→ **TO DO**
Send back exactly the lines from the opening line of the records below through the one with "Researchers analyzed the".

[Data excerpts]
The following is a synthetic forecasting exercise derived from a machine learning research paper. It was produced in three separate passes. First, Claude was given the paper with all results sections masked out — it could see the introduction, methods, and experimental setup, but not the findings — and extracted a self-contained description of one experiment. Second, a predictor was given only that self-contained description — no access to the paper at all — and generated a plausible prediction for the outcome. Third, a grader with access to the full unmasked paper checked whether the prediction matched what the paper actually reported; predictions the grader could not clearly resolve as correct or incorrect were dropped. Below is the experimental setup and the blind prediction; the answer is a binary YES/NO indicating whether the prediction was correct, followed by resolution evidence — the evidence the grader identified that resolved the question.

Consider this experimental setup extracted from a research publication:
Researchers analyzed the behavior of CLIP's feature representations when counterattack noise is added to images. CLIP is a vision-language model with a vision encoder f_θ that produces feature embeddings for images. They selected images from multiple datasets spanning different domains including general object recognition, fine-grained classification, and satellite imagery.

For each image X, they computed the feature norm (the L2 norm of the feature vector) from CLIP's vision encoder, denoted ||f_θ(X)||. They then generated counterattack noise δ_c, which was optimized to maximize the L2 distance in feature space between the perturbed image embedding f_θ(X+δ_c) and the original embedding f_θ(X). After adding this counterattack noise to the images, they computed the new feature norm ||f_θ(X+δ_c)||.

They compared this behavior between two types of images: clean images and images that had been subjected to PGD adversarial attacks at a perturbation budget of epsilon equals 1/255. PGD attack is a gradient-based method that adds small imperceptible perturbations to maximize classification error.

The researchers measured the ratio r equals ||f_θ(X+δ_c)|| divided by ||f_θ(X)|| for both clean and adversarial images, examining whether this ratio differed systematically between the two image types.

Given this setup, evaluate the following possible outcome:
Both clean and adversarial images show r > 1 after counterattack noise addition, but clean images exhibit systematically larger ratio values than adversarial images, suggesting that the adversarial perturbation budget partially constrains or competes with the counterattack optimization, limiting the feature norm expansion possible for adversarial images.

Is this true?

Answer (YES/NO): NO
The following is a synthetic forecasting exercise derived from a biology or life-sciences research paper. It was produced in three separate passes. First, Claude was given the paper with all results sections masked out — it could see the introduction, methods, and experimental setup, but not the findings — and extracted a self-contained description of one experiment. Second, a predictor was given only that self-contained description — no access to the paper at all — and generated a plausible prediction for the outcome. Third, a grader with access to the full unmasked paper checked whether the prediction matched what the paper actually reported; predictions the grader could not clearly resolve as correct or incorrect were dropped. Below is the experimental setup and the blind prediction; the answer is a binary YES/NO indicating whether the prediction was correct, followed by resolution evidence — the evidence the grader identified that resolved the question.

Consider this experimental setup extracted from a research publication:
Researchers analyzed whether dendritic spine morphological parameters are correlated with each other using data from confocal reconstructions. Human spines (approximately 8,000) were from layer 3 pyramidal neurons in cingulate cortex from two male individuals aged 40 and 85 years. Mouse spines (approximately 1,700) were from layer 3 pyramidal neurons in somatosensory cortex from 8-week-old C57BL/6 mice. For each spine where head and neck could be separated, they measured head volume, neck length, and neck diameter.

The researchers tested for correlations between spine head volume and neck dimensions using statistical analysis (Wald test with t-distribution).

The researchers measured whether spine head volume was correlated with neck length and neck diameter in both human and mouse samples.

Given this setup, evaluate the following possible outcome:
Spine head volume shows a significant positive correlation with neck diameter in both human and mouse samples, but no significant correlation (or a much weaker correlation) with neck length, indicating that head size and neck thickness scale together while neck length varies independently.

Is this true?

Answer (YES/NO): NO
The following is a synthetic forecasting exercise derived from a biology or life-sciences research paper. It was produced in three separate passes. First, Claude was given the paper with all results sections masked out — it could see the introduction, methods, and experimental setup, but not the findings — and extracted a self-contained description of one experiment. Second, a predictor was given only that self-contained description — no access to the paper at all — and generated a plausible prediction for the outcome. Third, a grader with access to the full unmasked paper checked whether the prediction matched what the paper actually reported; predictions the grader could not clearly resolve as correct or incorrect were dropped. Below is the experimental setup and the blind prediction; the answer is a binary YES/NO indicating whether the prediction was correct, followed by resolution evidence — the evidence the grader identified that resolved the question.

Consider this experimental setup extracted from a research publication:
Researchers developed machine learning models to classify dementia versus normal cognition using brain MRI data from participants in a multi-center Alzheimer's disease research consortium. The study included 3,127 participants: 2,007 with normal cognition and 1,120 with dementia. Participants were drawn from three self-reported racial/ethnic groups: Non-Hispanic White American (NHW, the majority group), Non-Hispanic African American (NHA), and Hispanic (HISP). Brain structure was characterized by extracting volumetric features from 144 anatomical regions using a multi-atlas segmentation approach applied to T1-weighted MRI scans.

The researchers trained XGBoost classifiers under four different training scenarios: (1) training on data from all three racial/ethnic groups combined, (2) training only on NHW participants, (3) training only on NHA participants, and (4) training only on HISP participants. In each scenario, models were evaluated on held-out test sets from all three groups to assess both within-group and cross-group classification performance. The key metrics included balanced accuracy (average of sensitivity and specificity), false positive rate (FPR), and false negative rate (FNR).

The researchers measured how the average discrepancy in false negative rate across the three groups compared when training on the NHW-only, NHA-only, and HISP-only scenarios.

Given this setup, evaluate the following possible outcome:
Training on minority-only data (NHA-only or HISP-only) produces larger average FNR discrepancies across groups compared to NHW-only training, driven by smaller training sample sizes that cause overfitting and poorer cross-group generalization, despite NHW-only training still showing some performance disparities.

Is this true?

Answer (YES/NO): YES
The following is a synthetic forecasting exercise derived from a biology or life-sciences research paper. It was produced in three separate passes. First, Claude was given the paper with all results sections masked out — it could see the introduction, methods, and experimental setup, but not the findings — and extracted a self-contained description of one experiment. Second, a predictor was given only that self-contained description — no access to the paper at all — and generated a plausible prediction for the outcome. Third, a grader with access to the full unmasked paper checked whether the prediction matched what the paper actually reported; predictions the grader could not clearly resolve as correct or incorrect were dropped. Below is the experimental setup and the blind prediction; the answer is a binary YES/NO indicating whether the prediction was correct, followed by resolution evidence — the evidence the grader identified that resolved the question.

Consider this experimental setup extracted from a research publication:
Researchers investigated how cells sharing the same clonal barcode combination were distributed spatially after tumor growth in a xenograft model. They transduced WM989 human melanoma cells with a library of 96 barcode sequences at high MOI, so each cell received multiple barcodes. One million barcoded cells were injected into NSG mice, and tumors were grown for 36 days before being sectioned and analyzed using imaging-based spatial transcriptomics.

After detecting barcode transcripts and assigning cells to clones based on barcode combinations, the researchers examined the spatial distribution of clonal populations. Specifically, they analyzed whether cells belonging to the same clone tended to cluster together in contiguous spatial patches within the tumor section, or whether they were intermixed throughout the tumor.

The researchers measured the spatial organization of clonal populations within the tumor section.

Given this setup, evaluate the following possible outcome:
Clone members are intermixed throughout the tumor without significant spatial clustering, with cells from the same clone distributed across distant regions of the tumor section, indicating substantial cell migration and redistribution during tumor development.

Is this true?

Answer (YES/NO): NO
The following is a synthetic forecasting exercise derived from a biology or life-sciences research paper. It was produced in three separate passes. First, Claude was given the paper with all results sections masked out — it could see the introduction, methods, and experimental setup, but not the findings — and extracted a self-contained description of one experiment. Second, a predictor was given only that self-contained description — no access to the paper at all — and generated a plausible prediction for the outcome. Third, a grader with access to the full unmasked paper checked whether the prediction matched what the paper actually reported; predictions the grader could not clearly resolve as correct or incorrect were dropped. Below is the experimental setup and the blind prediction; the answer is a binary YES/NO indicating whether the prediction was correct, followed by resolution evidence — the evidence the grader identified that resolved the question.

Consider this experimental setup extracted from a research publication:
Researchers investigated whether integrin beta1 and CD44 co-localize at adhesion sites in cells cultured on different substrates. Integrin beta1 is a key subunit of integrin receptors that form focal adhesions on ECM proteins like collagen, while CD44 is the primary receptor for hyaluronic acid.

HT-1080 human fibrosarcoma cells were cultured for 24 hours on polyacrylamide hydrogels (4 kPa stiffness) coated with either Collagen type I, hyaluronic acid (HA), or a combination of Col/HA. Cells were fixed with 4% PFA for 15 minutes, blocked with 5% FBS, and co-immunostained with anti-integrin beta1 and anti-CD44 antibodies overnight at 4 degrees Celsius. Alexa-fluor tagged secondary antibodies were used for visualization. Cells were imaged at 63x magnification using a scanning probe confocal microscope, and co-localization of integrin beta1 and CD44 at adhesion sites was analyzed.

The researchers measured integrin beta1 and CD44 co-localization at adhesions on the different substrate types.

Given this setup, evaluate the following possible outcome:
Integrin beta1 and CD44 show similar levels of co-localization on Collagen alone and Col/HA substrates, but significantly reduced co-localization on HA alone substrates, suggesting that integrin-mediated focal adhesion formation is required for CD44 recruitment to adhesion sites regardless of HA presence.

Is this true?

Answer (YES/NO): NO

→ **RESPONSE TO THE EXERCISE**
The following is a synthetic forecasting exercise derived from a machine learning research paper. It was produced in three separate passes. First, Claude was given the paper with all results sections masked out — it could see the introduction, methods, and experimental setup, but not the findings — and extracted a self-contained description of one experiment. Second, a predictor was given only that self-contained description — no access to the paper at all — and generated a plausible prediction for the outcome. Third, a grader with access to the full unmasked paper checked whether the prediction matched what the paper actually reported; predictions the grader could not clearly resolve as correct or incorrect were dropped. Below is the experimental setup and the blind prediction; the answer is a binary YES/NO indicating whether the prediction was correct, followed by resolution evidence — the evidence the grader identified that resolved the question.

Consider this experimental setup extracted from a research publication:
Researchers analyzed the behavior of CLIP's feature representations when counterattack noise is added to images. CLIP is a vision-language model with a vision encoder f_θ that produces feature embeddings for images. They selected images from multiple datasets spanning different domains including general object recognition, fine-grained classification, and satellite imagery.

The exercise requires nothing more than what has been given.